:: Data to use ::
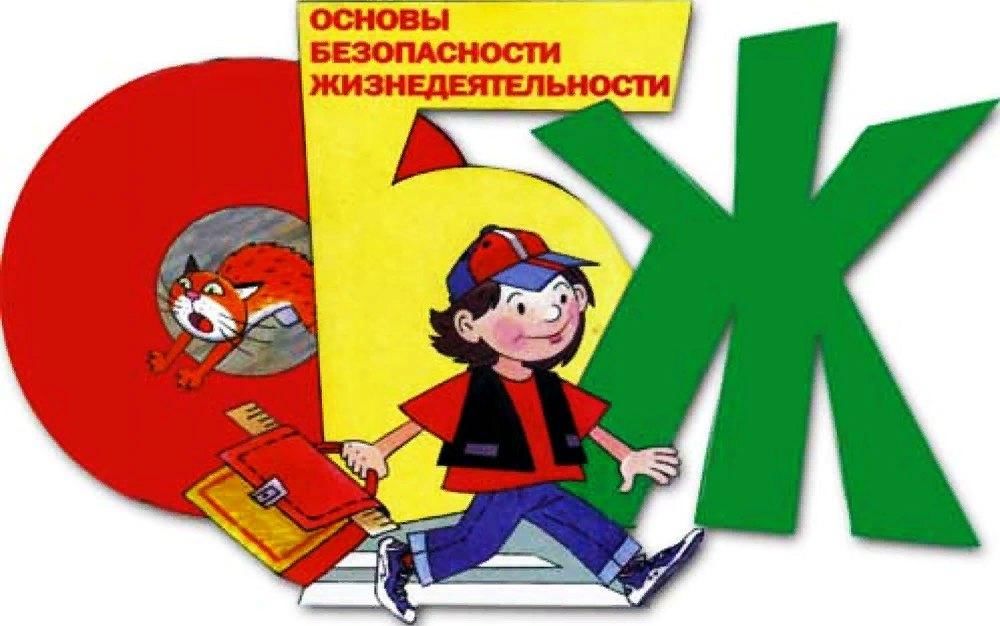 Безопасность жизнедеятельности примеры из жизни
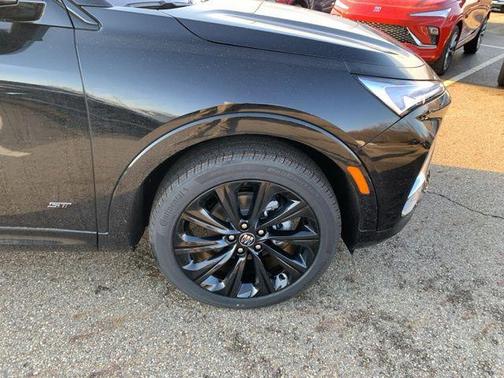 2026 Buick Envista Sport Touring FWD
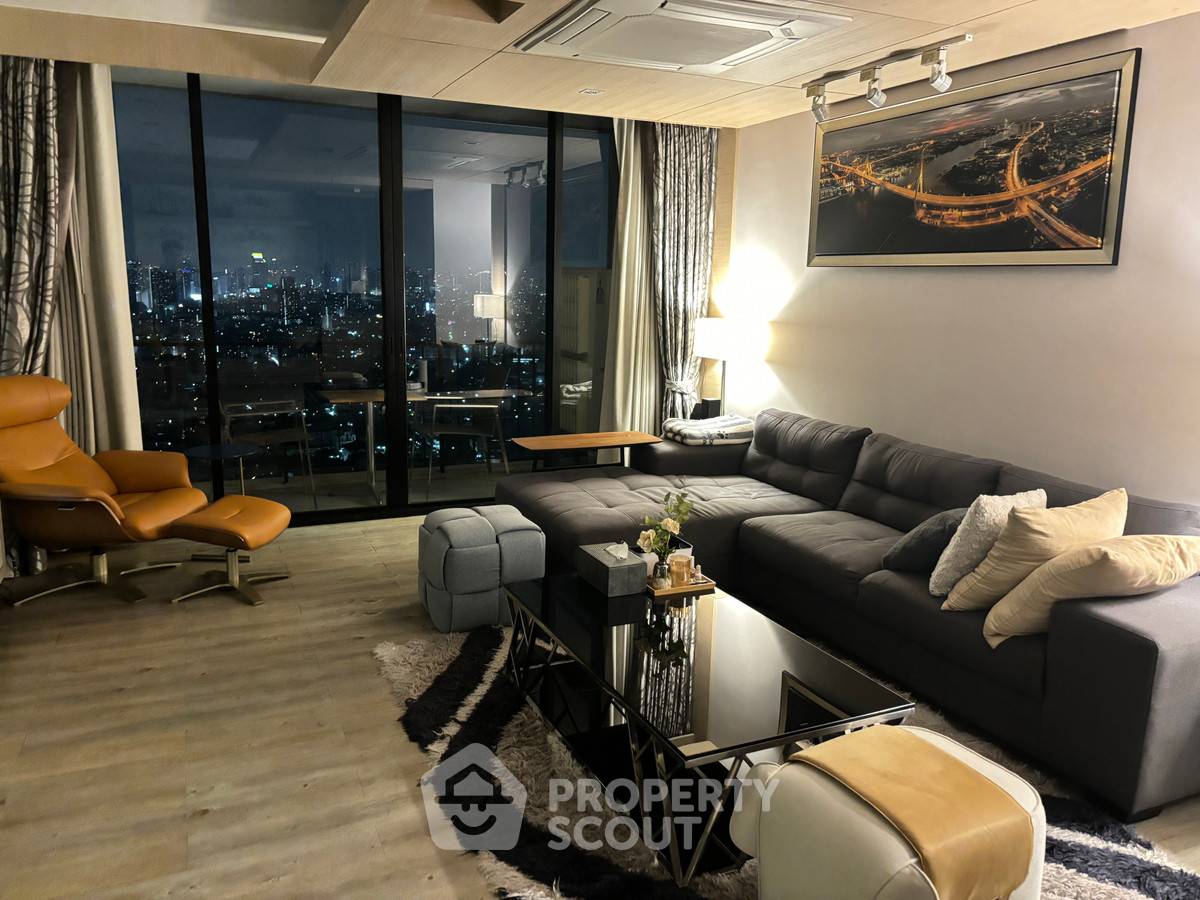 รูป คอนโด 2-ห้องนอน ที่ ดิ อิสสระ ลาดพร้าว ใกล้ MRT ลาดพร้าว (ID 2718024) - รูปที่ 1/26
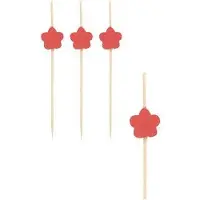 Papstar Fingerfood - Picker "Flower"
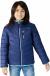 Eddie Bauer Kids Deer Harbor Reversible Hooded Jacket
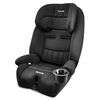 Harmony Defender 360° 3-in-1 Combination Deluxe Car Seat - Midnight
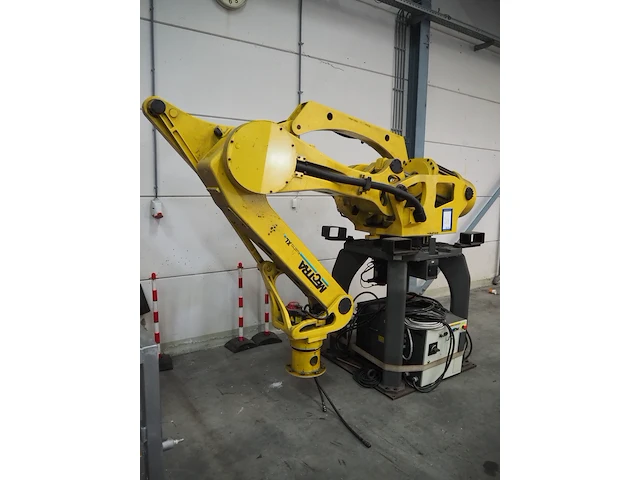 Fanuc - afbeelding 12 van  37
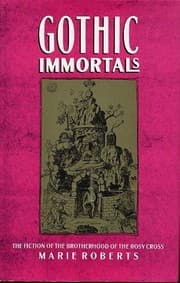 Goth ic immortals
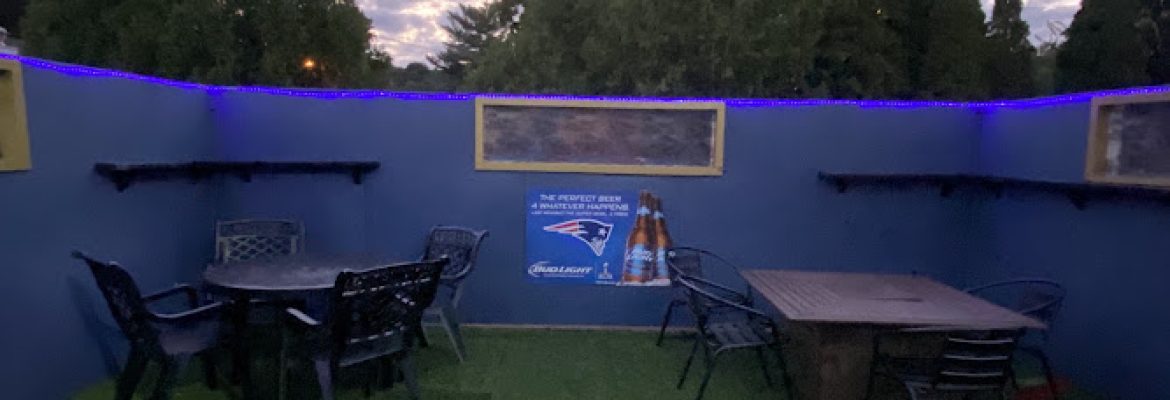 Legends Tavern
:::
Goal of the exercise: Pull the text from every entry above and copy it word for word, leaving out the pictures.

Your response:
 Безопасность жизнедеятельности примеры из жизни
 2026 Buick Envista Sport Touring FWD
 รูป คอนโด 2-ห้องนอน ที่ ดิ อิสสระ ลาดพร้าว ใกล้ MRT ลาดพร้าว (ID 2718024) - รูปที่ 1/26
 Papstar Fingerfood - Picker "Flower"
 Eddie Bauer Kids Deer Harbor Reversible Hooded Jacket
 Harmony Defender 360° 3-in-1 Combination Deluxe Car Seat - Midnight
 Fanuc - afbeelding 12 van  37
 Goth ic immortals
 Legends Tavern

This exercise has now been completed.